The Swede who became the Frisian Pope
Frisian is no joke, but it is an ancient language group in its own right. Its peculiarity attracts scholars from afar. Nils Arhammar came from Uppsala. He ended up actively speaking even the smallest dialects in northern Germany. The island has appealed to him in particular.
DrNot only did the Frisian between Sylt, Heligoland, Fuhr and Bredestedt survive the storms of the Middle Ages, many resisted the temptation to switch to Low German and Frisian German so that the North Frisian dialects survive as an everyday language to this day.
They are taught at school and can be heard on the radio. It is awareness of the independent West Germanic language, the traditions of life on the sea and the community at sea that nurtures resistance and commitment.
In order to research their linguistic culture, the Frisians repeatedly relied on academic imports from abroad. The academic career of a Swede is ideal for this Nils Arhammer, who devoted his life to researching North Frisian dialects.
At the beginning of his career it was the German Ernst Lovestedt at Uppsala University, who made Friesian his subject and attracted many students to this small subject. Arrhamar began investigating the Fore, Amrum, and Celt dialects as early as the 1960s when he was working at the North Frisian dictionary office in Kiel who was then a professor of Frisian in Europe. In 1988 he took over the newly created position of President of Flensburg University of Education Meanwhile, he became the director of Nordfrisk Institute in Bredstedt.
The hairdresser received further assistance from the North from student Bo Sjölin at Löfstedt. Initially, he worked for several years at the Frýsk Institute at the University of Groningen, before becoming the holder of the first Frisian professor at Kiel University. This is now maintained by the West Frisian, Garish Hoekstra. The American fortress of Marine Sea, who has devoted half his life to describing and saving the last East Frisian enclave, the Friesian Satterland, at the University of Oldenburg, is one of the most important specialty imports. Without the Swedes, the American and the West Frisian, things would be bad for the subject in Germany.
talented field researcher
Nils Arhammer was a talented field researcher. His passion was investigative conversation with speakers of dialects in North Friesland. He also actively mastered dialects and comprehensively described their differentiated diversity, language development and historical development. His collaboration in Handbuch des Friesisches (2001), the first comprehensive overview of the subject, was crucial. His authority on the subject greatly contributed to the cooperation of 45 authors from six countries. For decades, Arhamar and his wife Ritva worked on the Helgoland Friesian Dictionary. In 2011, residents of Helgoland called him a “worthy citizen”. The bilingual “Halender’s Dictionary” was recently published as a first result.

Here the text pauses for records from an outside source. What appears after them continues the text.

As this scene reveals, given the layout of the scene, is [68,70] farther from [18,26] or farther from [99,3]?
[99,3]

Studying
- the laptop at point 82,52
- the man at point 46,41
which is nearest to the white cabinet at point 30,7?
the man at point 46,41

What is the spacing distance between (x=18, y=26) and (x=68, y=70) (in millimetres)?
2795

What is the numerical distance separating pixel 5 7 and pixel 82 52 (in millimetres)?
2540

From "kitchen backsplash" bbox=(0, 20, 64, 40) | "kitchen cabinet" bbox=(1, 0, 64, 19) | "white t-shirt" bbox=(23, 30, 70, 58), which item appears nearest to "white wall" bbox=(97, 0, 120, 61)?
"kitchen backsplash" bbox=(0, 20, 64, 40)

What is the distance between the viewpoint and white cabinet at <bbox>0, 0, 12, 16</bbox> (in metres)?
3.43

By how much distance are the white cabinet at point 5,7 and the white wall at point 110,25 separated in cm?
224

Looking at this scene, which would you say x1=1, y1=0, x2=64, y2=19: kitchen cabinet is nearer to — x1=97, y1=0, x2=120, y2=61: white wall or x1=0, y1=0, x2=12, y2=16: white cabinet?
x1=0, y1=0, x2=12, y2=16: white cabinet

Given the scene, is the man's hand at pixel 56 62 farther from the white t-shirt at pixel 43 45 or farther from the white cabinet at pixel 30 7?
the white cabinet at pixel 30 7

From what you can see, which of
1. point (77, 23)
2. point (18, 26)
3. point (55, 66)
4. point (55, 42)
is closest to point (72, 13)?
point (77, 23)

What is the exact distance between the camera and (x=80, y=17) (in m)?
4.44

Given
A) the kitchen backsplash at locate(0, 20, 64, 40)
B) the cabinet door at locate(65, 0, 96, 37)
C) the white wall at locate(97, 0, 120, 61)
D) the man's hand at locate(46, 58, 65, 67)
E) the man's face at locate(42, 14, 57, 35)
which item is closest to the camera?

Small subjects feed on the enthusiasm of individuals, often from neighboring subjects. It all began when legal scholar Carl Freiherr von Richthofen, a pupil of the Brothers Grimm, published the first, yet to be replaced, Old Frisian dictionary. We have to thank the German Breslau Theodor Siebs for the first “History of the Frisian Language” (1901).
Nils Arhamar, a graduate of Uppsala University, was considered his subject dean for decades between Kiel and Groningen. He died in Bridstedt on January 10, 2022 at the age of 90.